◆ **DOCUMENT SECTION**:
+++
Fire authorities often insists for the provision of helipads on tall buildings, for the purposes of both occupant evacuation and firefighting operations. As per NBC, 2005, Part-4 Annex C-10, provision for helipad should be made for high rise buildings above 60 m in height. However, use of helicopters have many limitations, like: the number of people that can be evacuated by helicopter in a single trip is usually relatively small; the rescue operation must be carefully planned and executed; the landing of helicopter on the roof of a burning building is, in itself, an extremely dangerous operation; lack of visibility due to smoke or high winds could make it difficult for the helicopter to land.
+++
[Records from a spatial question set]
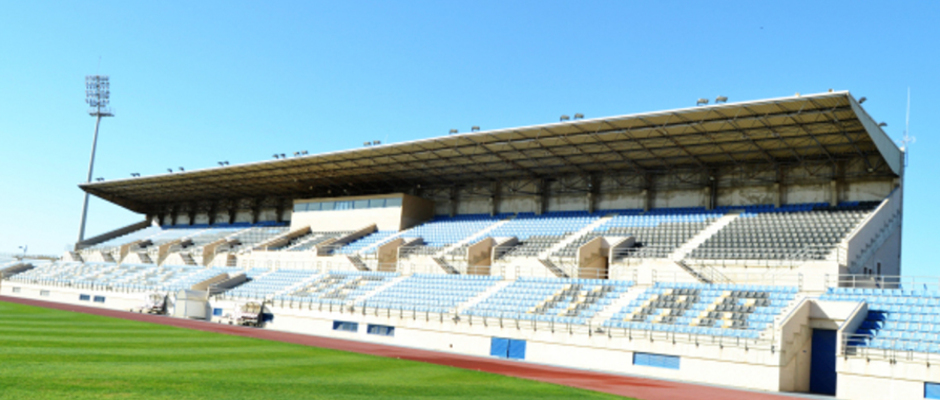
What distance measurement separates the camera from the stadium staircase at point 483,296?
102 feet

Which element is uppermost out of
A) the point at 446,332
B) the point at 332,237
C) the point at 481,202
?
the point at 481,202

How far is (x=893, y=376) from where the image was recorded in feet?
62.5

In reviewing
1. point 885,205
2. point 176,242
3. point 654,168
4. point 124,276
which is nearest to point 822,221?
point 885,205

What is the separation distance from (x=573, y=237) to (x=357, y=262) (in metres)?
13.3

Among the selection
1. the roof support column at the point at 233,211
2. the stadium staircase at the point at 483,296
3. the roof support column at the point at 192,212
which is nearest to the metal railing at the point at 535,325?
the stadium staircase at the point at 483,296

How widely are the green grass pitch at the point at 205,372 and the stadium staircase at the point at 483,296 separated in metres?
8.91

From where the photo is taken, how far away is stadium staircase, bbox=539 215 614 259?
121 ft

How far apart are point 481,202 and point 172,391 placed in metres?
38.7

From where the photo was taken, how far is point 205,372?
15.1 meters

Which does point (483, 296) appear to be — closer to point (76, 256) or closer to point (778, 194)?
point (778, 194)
+++
◆ **ACTIONS TO TAKE**:
1. In the passage on rooftop helipads, what building height does NBC 2005 give as the point above which a helipad should be provided?
2. For each statement below, say yes or no as to whether it agrees with the passage on rooftop helipads, and quote the words from the passage that decide it.
(a) A helicopter can usually carry a large number of people out of a building in one trip.
(b) Landing a helicopter on the roof of a burning building is described as extremely dangerous.
(c) Smoke or high winds could make it hard for a helicopter to land.
3. Extend the passage on rooftop helipads with one more paragraph that follows on from its last sentence.

◆ **RESPONSES TO THE EXERCISE**:
1. Above 60 m.

2.
(a) No: "the number of people that can be evacuated by helicopter in a single trip is usually relatively small"
(b) Yes: "the landing of helicopter on the roof of a burning building is, in itself, an extremely dangerous operation"
(c) Yes: "lack of visibility due to smoke or high winds could make it difficult for the helicopter to land"

3.
5.0 CONCLUSION

In India, every year about 20,000 persons die in fires. Fire Safety is one of the prime importance of the day. High rise building have been rising day by day in city skylines of India. The tall buildings have unique features, which can adversely affect the fire safety of a building. In every tall buildings, evacuation via stairways might be impracticable. Thus, many new strategies have been developed for safe evacuation of high rise buildings and amongst them phased evacuation may be more appropriate. Similarly many new rescue devices are also available. NFPA and ASTM has recognized some of the escape devices as supplemental evacuation devices. The use of such devices may not be recommended as a permanent alternative to the use of stairways or elevators.